Presseschau

NZZ vom 28.09.2020

Basel verliert das Spiel und die Nerven

0:1-Niederlage beim Servette FC – der neue FCB-Trainer Ciriaco Sforza attackiert den Schiedsrichter

Nicola Berger, Genf

Es fühlen sich im FC Basel ja seit vielen Monaten ziemlich viele Protagonisten missverstanden und/oder ungerecht behandelt, rund um den Klub schwelen zahlreiche offene Konflikte. Am Sonntag war die Reihe an Ciriaco Sforza, die Contenance aufzugeben. «Ich kann verlieren. Kein Problem. Aber nicht so, das können wir nicht akzeptieren. Das hat nichts mehr mit Fairness zu tun.» Der neue FCB-Coach enervierte sich noch lange nach Spielschluss über die Entscheide des Unparteiischen Luca Piccolo, vor allem über den streng verhängten Handspenalty in der 77. Minute. Dem jungen Verteidiger Albian Hajdari sprang der Ball an den Arm, Alex Schalk verwertete den Penalty zum 1:0-Siegtreffer für Servette. Sforza sagte: «Der Schiedsrichter hat mir nach dem Spiel gesagt, die linke Hand gehe zum Ball, dabei war die nicht einmal im Spiel. Entweder war er an einem anderen Match, oder ich verstehe nichts mehr von Fussball.» Und er sagte auch: «Für was haben wir den VAR? Entweder nutzt man ihn für alle gleich, oder man hört damit auf.» In der 21. Minute war der vermeintliche Führungstreffer von Valentin Stocker nach langer Videokonsultation wegen eines vorhergegangenen Foulspiels richtigerweise aberkannt worden.

Der ebenfalls zur Pressekonferenz geschickte Fabian Frei redete ähnlich, er warf dem Schiedsrichter sogar noch eine weitere Unterlassung vor: Nach seinem Dafürhalten hätte der Servettien Boris Cespedes noch vor der Pause mit einer gelb-roten Karte vom Platz gestellt gehört. Doch es war der FCB, der ab der 30. Minute in Unterzahl agieren musste: Der Innenverteidiger Jasper van der Werff hatte sich im Duell mit Kastriot Imeri, dem besten Akteur auf dem Platz, nur noch mit einer Notbremse zu helfen gewusst, der Ausschluss Van der Werffs war unumstritten.

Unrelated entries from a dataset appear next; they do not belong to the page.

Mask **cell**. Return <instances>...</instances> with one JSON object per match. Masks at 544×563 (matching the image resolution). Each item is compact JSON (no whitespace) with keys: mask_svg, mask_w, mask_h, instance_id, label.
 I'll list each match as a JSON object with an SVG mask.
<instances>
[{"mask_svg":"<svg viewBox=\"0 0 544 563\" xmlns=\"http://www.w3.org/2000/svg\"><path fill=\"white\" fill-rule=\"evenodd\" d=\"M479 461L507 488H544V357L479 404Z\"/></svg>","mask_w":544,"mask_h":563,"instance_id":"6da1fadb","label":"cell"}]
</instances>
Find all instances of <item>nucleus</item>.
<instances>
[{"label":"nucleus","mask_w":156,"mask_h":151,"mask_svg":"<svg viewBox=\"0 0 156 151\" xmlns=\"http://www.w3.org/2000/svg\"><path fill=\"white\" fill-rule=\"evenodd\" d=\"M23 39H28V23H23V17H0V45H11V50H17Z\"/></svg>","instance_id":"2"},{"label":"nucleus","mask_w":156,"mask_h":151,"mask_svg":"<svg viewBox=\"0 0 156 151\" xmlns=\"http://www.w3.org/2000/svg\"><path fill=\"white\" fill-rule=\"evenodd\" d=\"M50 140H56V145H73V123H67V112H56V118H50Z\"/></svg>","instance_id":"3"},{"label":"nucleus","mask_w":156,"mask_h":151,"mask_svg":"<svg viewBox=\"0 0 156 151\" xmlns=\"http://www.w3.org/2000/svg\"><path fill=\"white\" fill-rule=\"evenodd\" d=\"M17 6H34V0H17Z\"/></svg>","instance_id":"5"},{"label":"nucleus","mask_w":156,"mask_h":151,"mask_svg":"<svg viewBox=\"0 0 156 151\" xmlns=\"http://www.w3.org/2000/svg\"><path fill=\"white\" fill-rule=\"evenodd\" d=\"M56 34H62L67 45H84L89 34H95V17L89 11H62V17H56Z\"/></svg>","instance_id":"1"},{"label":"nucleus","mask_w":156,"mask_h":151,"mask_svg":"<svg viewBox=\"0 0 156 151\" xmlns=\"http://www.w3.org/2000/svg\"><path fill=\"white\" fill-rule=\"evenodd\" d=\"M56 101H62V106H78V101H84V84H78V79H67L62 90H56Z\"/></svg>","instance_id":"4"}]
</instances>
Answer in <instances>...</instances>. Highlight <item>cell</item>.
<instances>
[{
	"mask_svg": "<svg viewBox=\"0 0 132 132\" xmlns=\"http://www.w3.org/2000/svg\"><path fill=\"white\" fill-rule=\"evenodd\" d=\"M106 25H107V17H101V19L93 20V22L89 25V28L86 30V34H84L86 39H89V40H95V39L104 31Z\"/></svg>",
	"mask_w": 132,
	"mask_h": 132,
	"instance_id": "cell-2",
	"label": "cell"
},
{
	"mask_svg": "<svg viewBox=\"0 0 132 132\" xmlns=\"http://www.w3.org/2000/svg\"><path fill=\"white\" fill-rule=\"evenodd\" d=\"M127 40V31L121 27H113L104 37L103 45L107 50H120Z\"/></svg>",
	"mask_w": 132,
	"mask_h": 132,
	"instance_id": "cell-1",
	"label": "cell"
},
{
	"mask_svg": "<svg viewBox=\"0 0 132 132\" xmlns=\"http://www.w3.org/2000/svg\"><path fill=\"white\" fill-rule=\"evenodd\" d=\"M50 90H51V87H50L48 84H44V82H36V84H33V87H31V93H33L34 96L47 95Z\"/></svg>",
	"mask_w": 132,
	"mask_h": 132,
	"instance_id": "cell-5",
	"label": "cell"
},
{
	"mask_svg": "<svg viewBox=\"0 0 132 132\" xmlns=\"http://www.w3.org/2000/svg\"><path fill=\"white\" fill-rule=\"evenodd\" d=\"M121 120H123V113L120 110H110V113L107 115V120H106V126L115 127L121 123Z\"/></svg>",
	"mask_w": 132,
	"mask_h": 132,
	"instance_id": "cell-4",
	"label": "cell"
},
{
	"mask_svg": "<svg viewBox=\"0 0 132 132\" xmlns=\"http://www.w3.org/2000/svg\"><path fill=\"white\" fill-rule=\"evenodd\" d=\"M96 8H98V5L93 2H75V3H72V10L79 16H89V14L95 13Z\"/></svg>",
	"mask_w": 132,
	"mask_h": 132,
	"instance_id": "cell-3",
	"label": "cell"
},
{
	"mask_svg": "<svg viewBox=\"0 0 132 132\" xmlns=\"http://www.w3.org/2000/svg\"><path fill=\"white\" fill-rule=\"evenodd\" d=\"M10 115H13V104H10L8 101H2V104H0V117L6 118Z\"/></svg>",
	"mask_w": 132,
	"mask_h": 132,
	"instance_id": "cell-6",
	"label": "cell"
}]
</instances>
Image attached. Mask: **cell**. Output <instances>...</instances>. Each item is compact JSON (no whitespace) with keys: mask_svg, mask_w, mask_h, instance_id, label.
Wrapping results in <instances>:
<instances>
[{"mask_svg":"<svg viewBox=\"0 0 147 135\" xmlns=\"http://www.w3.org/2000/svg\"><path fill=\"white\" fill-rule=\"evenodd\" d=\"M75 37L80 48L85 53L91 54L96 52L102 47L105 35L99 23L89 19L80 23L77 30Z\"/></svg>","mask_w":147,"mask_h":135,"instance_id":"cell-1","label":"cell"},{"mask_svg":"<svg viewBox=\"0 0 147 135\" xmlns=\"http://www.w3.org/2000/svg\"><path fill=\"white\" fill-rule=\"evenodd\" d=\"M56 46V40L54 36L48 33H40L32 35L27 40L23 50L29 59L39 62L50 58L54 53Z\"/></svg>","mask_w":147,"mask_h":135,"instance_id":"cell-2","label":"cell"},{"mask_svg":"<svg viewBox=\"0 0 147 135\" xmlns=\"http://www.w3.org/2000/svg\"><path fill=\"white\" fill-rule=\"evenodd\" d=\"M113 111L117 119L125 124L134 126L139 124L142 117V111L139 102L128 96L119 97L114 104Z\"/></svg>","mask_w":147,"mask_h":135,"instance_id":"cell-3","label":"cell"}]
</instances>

Der Zorn der Basler erstaunte in seiner Schärfe – und er wirkte in der Essenz wie ein Ablenkungsmanöver eines Klubs, dessen Darbietungen in der Super League in keiner Art und Weise mit den eigenen Ansprüchen korrelieren. In Genf lieferte der FCB eine weitere rätselhafte Leistung ab, in einem Wettbewerb, in dem der FC Basel saisonübergreifend seit fünf Spielen sieglos geblieben ist. Die Gegner hiessen: Lugano, Thun, Luzern, Vaduz und Servette. Die Bilanz hat etwas Desillusionierendes; bereits muss der FCB aufpassen, in der Liga nicht früh zurückgebunden zu werden. In Genf waren es für transparente, uninspirierte Basler zu viele Widrigkeiten, als dass sie beim zuletzt sehr formschwachen Gegner hätten punkten können. Drei Tage nach dem 3:2-Sieg in der Europa-League-Qualifikation gegen Famagusta fehlten dem FC Basel die Kräfte – und bereits am Donnerstag ist das Team dort im Play-off wieder im Einsatz, zu Hause gegen ZSKA Sofia.

Wobei auch die Frage erlaubt sei, ob in Genf nicht vieles hätte anders laufen können, wenn es dem FCB gelungen wäre, seine Energie cleverer einzusetzen. Die Körpersprache war selten positiv, weder beim enttäuschenden Mittelstürmer Arthur Cabral noch beim Captain Valentin Stocker, der einmal aufgebracht eine Schwalbe monierte, und auch nicht beim zornigen Frei. Mit Ausnahme des eingewechselten 17-jährigen Abwehrspielers Hajdari überzeugte von den FCB-Spielern eigentlich niemand.

Die Basler durften vor allem deshalb sehr lange auf einen Punktgewinn hoffen, weil Servette sich in der Offensive so ungeschickt anstellte, dass man den latenten Verdacht hegte, vielleicht sei das ein Streich mit versteckter Kamera. Alleine der sehr unglücklich agierende ivoirische Stürmer Koro Kone hätte mehrfach treffen müssen, am Ende lautete das Schussverhältnis 22:4 zugunsten von Servette.

Vielleicht hätten ein klareres Resultat und eine frühere Entscheidung die Basler in ihrem Ärger über die Referees etwas besänftigt. Angesichts ihrer enttäuschenden Darbietung hätten sie sich über eine höhere Niederlage nicht beschweren können.